At the 314-bed hospital in Slany, a town 30 km northwest of Prague, construction workers were speeding through the corridors this week to convert a general ward for COVID-19 patients, increasing the number of special beds to 29 from the current 12.

The hospital’s ICU ward with 5 beds has also been fully designated for COVID.

“We are getting ready for a surge in patient numbers,” Slany Hospital Director Stepan Votocek told Reuters.

“I am worried about personnel, mainly nurses. It is not just about numbers but about physical and psychological stress. If this takes weeks and months, I have a great worry if they will simply make it.”

The government, criticised by medical professionals including Votocek for acting slowly, has said thousands of medical students would be called up to help.

The country had over 8,000 daily infections twice in the past week, bringing active cases to 68,740 and probably much higher as high positivity rates from the testing suggest many are missed.

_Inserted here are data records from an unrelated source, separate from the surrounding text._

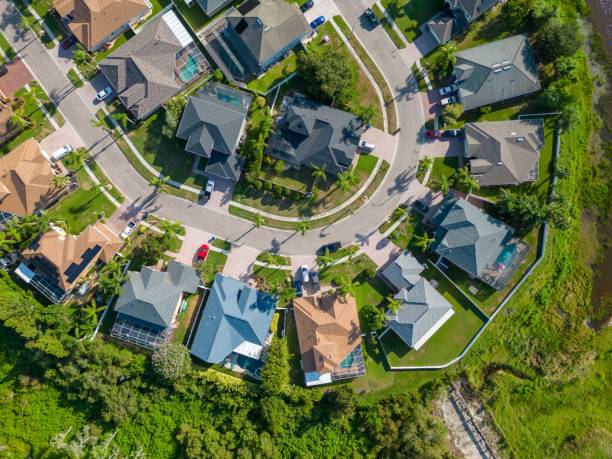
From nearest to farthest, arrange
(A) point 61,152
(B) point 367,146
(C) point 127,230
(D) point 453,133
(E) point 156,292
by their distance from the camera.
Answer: (E) point 156,292 → (B) point 367,146 → (D) point 453,133 → (A) point 61,152 → (C) point 127,230

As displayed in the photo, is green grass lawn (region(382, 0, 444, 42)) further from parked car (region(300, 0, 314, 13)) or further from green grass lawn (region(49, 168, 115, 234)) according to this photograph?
green grass lawn (region(49, 168, 115, 234))

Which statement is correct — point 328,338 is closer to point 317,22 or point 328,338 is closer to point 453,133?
point 453,133

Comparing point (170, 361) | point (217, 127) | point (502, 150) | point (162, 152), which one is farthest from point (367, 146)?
point (170, 361)

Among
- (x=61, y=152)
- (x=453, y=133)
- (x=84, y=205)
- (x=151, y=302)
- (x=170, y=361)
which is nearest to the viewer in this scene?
(x=170, y=361)

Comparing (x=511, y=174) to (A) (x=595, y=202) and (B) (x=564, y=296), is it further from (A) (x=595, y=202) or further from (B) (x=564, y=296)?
(B) (x=564, y=296)

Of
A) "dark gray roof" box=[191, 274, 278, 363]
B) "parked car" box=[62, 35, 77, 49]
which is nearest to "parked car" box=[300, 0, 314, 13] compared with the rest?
"parked car" box=[62, 35, 77, 49]

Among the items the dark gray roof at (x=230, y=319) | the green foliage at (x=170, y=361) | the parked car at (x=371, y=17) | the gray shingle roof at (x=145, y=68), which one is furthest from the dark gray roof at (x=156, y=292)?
the parked car at (x=371, y=17)

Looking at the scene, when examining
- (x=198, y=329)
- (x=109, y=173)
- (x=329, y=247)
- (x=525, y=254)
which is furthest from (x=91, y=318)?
(x=525, y=254)
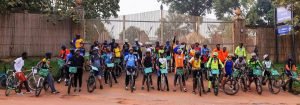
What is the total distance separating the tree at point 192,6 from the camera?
48406 millimetres

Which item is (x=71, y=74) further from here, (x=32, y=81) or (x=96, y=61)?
(x=32, y=81)

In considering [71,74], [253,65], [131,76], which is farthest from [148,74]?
[253,65]

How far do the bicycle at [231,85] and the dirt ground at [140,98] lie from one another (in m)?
0.21

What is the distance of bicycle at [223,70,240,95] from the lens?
1589 cm

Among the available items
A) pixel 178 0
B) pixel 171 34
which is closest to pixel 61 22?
pixel 171 34

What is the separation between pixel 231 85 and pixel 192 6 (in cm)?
3352

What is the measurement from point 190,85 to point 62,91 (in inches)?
221

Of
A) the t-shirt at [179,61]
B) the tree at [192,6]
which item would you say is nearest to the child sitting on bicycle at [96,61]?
the t-shirt at [179,61]

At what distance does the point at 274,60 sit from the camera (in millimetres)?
23953

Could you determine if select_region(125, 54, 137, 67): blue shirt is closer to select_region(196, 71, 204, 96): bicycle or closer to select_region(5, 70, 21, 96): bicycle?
select_region(196, 71, 204, 96): bicycle

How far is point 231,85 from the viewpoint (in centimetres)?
1594

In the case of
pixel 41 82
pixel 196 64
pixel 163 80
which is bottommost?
pixel 163 80

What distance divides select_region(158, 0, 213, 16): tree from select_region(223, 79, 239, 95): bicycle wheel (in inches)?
1293

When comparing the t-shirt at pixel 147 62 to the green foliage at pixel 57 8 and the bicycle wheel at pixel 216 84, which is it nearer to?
the bicycle wheel at pixel 216 84
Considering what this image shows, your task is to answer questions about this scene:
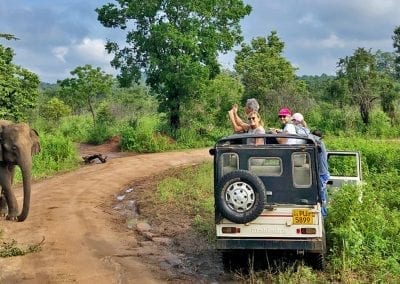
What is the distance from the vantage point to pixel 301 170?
7211 mm

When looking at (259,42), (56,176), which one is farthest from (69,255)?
(259,42)

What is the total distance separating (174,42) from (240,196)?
1654 cm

(Czech Republic: COVID-19 hospitalisations jump – https://graphics.reuters.com/HEALTH-CORONAVIRUS/CZECH/gjnpwlgynvw/chart.png)

About 4% end up in hospital with a 7-10 day delay after diagnosis. There were 2,503 hospitalised on Tuesday, double he figure from a week ago and six times the peak seen earlier this year. Deaths reached 1,106 with a daily record of 55 on Monday.

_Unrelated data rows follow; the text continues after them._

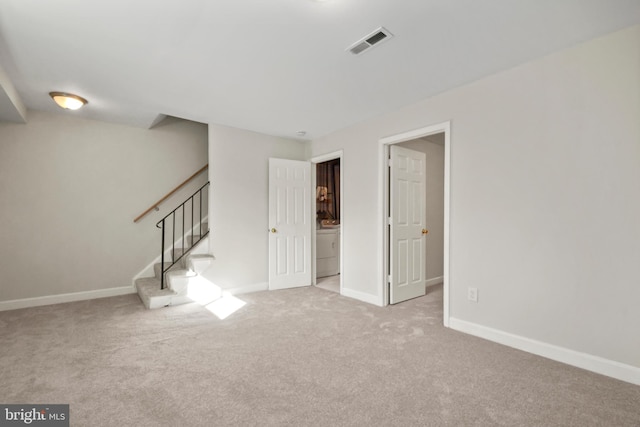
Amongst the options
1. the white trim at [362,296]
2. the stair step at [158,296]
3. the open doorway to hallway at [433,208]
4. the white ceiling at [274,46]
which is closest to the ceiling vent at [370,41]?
the white ceiling at [274,46]

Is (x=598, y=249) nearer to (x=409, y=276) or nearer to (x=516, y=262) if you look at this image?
(x=516, y=262)

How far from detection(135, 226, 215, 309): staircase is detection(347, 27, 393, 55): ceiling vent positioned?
3093 millimetres

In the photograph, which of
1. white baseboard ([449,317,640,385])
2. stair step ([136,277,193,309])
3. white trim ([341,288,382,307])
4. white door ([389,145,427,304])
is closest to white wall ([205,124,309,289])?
stair step ([136,277,193,309])

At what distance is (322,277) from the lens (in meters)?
5.65

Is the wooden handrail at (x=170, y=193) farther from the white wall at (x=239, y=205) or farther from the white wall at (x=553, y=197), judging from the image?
the white wall at (x=553, y=197)

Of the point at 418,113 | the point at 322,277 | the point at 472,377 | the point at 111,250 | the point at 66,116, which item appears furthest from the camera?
the point at 322,277

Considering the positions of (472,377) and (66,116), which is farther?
(66,116)

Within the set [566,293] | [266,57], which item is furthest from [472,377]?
[266,57]

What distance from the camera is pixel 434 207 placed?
4980mm

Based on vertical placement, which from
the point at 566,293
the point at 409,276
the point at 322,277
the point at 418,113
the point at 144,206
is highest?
the point at 418,113

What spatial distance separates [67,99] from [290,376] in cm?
367

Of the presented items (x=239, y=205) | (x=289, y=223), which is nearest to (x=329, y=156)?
(x=289, y=223)

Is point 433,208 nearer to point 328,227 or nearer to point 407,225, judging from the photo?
point 407,225

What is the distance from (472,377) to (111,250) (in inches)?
185
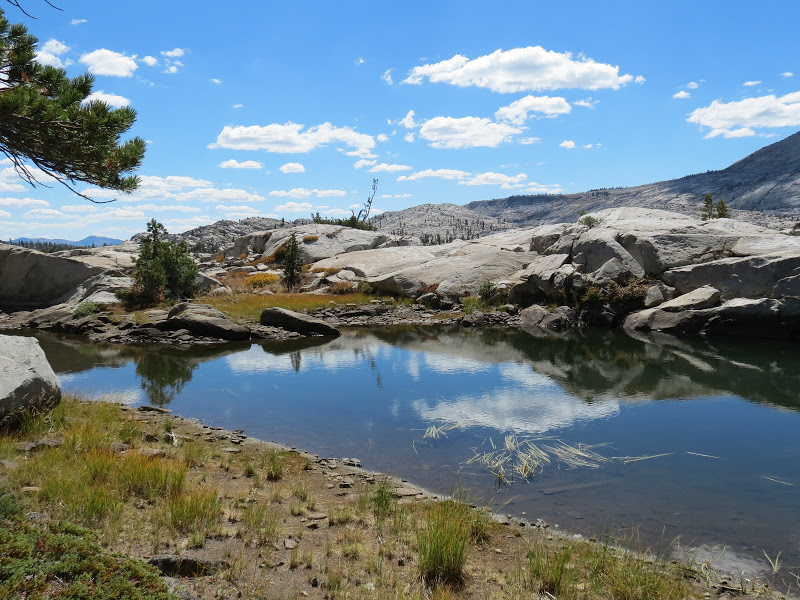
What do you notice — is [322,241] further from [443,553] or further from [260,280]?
[443,553]

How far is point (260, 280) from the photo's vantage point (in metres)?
47.0

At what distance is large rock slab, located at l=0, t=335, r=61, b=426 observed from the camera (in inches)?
389

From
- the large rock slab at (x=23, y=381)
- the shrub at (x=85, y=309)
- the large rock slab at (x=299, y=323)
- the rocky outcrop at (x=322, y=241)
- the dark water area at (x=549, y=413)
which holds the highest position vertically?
the rocky outcrop at (x=322, y=241)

Projections by government experts have put the number of hospitalised at 4,500-10,750 by the end of October.

Of the country’s 4,011 intensive care beds 958 were free as of Monday, a national register showed, with 207 designated for COVID-19 patients. There were also 982 free beds with oxygen support for COVID cases.

The Pribram Regional Hospital, 60km south of Prague, had 27 COVID patients on Wednesday with nine in intensive care.

It was preparing another ward, and has reduced non-urgent procedures. It also had 25 staff in quarantine or isolation.

“We can physically add beds, I expect we would get equipment as well, but there is nowhere to find personnel,” said Martin Zatloukal, head of intensive care within Pribram’s general ward.

“There will have to be reduction in care, just due to the numbers of infected… We are all hoping this will not take the path of a catastrophic scenario.”